| Task statement |
Print the whole text on stabilizing the arch of the foot below, word for word.

| Given text |

===============

Building the Bridge
The arch of the foot can be thought of like a bridge, with one end being the heel and the other being the base of the big toe. If you read the previous guides, these points should be familiar to you as they are two of the foot tripod points.
Both ends of the bridge need to be stable to prevent the foot pronating and the arch flattening.
The heel is stabilized by keeping it in a neutral position. It’s common for people with flat feet or excessive pronation to stand with their heels in an everted position.
In the beginning, I used a mirror and video of my heels from the back to help find the neutral heel position and retrain my feet to move into the position when standing.
Aside from getting in the habit of holding a neutral heel and keeping weight on the outside edges of the feet when standing or walking, an exercise that targets this motion is the sole to sole exercise that’s seen in the intermediate routine.
Tight calf muscles can also contribute to the heel everting, so gaining calf flexibility and ensuring the heel stays in neutral while doing calf stretches is also important.
Big Toe Stability
Before, when I walked, I noticed that the big toe was not doing much. I’ve seen this referred to as a “lazy big toe” and that description is pretty accurate. My big toe would sort of flop down on the ground. I wasn’t using muscles to engage the ground. Instead, the big toe was forced into the ground by the weight of the foot collapsing inward.
It’s mainly the knuckle of the big toe (the 1st MTP joint) that stabilizes the front of the bridge and this is one of the points of the foot tripod. But the toe itself also plays a role. Creating stability here is often a difficult task, but it can sometimes produce amazing results in terms of preventing the arch from collapsing.

===============

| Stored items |
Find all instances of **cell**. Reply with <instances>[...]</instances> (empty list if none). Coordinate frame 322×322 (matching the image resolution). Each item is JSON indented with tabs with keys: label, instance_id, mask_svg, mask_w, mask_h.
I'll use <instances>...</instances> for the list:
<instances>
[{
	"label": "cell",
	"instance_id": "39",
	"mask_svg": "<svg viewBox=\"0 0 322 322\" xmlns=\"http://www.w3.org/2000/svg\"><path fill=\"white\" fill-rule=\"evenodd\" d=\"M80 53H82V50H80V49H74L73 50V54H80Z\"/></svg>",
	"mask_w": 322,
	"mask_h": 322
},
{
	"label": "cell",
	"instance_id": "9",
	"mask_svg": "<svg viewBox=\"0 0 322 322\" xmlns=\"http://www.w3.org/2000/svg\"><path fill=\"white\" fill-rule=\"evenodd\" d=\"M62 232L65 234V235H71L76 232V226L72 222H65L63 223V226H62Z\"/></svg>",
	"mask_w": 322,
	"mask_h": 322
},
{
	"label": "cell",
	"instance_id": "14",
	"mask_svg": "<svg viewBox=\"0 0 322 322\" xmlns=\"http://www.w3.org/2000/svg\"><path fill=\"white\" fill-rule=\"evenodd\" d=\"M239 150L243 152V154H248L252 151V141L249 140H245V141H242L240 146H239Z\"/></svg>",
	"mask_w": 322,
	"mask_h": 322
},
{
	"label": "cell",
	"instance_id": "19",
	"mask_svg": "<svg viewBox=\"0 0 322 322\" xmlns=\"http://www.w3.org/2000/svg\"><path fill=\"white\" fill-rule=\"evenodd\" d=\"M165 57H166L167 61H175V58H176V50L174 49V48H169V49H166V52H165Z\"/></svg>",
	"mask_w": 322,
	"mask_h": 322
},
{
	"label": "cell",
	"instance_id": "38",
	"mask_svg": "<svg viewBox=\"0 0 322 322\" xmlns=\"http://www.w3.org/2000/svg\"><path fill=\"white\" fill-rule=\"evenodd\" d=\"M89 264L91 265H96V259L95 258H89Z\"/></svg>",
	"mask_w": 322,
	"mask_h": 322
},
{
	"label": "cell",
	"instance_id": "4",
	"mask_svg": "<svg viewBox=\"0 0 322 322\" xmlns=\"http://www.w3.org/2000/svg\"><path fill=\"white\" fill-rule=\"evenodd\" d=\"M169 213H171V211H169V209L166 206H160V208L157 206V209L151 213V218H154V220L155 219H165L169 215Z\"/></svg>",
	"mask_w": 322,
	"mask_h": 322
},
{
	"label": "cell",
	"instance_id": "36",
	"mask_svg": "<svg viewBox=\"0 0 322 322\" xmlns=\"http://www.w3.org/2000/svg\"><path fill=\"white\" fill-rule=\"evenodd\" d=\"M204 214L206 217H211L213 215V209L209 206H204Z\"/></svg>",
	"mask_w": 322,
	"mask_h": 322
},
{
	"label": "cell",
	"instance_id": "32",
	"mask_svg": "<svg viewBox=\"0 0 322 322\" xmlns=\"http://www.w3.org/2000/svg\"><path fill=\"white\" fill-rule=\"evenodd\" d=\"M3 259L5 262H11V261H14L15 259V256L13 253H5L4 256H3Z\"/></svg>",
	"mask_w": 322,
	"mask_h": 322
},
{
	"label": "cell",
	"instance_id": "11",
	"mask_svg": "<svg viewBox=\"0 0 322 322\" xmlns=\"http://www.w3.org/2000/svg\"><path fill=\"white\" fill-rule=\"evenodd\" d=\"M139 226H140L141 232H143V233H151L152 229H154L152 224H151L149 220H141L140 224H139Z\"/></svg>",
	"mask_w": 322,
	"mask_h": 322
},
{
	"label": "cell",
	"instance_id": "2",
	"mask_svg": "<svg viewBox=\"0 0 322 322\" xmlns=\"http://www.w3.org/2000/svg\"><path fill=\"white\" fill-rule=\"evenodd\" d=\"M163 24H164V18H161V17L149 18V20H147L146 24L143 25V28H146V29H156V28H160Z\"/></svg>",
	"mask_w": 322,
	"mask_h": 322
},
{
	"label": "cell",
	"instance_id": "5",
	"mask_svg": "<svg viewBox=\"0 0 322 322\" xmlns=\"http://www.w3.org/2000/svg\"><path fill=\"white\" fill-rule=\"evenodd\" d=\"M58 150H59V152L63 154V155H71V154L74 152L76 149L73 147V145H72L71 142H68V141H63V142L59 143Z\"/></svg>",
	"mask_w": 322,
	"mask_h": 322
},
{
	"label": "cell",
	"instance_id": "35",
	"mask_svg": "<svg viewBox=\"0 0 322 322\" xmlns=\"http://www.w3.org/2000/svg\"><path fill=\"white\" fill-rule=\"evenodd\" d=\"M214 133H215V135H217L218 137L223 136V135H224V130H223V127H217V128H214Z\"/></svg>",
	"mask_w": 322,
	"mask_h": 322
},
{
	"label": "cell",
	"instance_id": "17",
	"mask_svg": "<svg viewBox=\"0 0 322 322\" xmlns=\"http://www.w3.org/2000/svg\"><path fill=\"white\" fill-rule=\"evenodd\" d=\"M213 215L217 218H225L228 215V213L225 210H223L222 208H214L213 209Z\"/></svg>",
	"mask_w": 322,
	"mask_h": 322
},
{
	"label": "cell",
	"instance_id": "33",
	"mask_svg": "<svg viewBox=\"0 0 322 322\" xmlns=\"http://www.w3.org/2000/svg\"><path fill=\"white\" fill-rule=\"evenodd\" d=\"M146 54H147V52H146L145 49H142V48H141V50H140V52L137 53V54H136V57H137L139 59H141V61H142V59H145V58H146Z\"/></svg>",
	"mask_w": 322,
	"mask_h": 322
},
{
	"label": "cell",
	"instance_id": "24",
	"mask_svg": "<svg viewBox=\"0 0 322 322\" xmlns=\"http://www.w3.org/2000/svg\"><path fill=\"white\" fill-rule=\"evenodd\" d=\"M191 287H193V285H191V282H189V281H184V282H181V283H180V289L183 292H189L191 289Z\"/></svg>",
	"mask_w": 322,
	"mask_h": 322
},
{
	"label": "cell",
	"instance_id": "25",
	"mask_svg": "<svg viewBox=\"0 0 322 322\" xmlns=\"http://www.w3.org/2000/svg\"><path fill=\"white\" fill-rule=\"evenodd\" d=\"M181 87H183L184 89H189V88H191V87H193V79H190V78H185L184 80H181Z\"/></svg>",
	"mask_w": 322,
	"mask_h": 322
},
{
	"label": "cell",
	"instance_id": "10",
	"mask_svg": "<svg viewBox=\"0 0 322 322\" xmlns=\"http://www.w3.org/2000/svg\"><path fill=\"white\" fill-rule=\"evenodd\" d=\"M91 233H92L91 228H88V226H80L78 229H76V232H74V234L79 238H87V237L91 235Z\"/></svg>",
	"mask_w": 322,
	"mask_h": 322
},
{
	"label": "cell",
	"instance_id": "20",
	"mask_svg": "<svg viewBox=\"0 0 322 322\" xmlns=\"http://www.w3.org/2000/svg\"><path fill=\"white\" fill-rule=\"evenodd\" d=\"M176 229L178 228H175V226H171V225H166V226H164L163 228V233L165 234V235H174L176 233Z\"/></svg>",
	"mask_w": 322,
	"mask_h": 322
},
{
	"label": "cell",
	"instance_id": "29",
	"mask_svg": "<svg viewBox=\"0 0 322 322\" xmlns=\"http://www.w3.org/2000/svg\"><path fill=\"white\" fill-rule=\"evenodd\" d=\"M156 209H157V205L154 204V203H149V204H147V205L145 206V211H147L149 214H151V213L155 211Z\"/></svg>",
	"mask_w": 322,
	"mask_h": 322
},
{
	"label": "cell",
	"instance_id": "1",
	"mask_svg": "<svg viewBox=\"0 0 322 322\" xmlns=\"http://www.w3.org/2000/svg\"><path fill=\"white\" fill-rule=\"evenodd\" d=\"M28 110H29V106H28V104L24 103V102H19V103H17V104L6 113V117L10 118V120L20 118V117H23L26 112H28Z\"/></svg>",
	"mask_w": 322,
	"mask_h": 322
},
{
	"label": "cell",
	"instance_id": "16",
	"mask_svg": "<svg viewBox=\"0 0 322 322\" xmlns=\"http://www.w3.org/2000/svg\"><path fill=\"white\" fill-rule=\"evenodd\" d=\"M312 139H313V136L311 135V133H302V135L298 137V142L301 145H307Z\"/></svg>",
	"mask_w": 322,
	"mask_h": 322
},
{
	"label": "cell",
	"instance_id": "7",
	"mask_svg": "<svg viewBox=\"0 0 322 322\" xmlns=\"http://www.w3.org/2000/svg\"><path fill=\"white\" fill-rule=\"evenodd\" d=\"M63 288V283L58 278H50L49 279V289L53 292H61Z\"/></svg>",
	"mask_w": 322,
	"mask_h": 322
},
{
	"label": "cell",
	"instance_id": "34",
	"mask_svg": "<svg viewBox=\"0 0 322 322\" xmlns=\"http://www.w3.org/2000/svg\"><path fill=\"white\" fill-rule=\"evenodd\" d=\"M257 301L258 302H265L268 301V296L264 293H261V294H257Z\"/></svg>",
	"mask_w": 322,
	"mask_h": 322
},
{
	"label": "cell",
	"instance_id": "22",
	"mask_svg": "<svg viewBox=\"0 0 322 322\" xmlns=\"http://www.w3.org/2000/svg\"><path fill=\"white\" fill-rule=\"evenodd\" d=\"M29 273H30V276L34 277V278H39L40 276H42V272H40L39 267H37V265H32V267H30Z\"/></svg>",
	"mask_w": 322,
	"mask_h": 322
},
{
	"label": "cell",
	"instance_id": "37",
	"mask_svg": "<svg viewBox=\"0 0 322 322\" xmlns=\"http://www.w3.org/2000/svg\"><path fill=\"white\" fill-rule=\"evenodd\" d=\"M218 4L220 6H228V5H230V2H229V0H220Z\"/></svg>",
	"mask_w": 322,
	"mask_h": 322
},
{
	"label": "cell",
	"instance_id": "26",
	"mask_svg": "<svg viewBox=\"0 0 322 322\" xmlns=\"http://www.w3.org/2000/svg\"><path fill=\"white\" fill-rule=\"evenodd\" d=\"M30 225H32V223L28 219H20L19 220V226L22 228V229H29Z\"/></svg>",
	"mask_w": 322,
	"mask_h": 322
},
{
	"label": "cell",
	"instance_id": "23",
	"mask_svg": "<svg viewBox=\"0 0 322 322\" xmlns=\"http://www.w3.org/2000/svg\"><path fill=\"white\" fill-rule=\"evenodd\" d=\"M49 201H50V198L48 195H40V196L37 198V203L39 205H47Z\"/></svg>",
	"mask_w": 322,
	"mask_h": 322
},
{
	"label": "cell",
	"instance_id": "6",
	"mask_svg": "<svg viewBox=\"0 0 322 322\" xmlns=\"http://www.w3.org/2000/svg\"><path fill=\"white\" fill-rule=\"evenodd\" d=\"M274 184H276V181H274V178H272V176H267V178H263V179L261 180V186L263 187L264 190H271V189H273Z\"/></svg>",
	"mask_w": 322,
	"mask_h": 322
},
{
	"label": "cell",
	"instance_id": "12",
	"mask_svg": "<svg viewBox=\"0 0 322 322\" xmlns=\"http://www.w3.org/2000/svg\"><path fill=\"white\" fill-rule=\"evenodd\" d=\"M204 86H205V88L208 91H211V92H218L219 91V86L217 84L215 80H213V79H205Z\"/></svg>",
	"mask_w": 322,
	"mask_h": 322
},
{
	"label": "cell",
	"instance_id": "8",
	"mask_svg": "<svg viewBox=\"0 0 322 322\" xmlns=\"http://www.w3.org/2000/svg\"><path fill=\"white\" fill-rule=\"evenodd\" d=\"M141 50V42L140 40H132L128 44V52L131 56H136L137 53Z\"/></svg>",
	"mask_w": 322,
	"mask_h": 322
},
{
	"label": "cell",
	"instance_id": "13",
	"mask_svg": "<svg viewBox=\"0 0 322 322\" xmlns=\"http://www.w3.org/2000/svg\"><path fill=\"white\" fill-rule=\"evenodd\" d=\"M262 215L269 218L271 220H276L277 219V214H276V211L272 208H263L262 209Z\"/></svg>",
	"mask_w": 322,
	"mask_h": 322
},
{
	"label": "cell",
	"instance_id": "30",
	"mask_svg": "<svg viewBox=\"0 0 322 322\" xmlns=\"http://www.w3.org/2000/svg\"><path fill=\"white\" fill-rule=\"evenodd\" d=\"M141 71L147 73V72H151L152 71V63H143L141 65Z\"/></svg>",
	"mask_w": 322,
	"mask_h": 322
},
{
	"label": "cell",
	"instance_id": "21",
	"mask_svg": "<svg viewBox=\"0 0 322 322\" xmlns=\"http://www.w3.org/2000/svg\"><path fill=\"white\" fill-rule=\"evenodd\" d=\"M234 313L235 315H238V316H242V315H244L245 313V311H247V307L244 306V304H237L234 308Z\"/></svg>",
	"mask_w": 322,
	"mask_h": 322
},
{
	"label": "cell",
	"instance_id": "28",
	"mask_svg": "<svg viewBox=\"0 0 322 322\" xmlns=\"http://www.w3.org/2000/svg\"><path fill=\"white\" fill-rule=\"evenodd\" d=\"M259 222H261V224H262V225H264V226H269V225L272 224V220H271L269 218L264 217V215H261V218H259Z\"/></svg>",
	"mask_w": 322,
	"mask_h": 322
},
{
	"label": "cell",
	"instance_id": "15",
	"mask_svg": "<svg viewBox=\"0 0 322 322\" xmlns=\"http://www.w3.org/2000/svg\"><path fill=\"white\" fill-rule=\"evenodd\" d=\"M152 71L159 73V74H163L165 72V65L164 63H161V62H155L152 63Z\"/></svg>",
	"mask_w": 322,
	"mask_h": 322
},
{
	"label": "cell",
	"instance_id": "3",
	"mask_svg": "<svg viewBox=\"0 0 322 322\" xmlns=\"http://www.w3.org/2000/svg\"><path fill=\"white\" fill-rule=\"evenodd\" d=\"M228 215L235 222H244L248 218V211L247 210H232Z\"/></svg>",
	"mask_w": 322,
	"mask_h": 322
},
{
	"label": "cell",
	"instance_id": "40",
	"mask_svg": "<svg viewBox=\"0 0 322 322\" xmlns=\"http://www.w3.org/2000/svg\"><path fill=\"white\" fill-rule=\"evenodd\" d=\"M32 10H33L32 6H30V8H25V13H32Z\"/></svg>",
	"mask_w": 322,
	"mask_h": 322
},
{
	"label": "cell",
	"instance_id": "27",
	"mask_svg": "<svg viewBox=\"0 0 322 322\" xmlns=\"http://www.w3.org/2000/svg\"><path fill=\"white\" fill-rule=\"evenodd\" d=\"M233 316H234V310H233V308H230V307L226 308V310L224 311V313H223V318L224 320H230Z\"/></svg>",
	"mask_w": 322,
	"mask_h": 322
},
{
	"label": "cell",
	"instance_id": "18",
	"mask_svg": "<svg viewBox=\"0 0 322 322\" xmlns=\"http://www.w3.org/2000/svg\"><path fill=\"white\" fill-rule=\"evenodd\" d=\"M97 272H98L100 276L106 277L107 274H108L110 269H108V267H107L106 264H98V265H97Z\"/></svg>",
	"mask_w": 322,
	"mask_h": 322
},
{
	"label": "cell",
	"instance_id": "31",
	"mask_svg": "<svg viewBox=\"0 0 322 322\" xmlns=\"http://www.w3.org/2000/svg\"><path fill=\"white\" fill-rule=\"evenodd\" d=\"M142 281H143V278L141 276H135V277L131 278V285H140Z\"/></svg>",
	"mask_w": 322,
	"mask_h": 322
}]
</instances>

===============

| Response |
Building the Bridge
The arch of the foot can be thought of like a bridge, with one end being the heel and the other being the base of the big toe. If you read the previous guides, these points should be familiar to you as they are two of the foot tripod points.
Both ends of the bridge need to be stable to prevent the foot pronating and the arch flattening.
The heel is stabilized by keeping it in a neutral position. It’s common for people with flat feet or excessive pronation to stand with their heels in an everted position.
In the beginning, I used a mirror and video of my heels from the back to help find the neutral heel position and retrain my feet to move into the position when standing.
Aside from getting in the habit of holding a neutral heel and keeping weight on the outside edges of the feet when standing or walking, an exercise that targets this motion is the sole to sole exercise that’s seen in the intermediate routine.
Tight calf muscles can also contribute to the heel everting, so gaining calf flexibility and ensuring the heel stays in neutral while doing calf stretches is also important.
Big Toe Stability
Before, when I walked, I noticed that the big toe was not doing much. I’ve seen this referred to as a “lazy big toe” and that description is pretty accurate. My big toe would sort of flop down on the ground. I wasn’t using muscles to engage the ground. Instead, the big toe was forced into the ground by the weight of the foot collapsing inward.
It’s mainly the knuckle of the big toe (the 1st MTP joint) that stabilizes the front of the bridge and this is one of the points of the foot tripod. But the toe itself also plays a role. Creating stability here is often a difficult task, but it can sometimes produce amazing results in terms of preventing the arch from collapsing.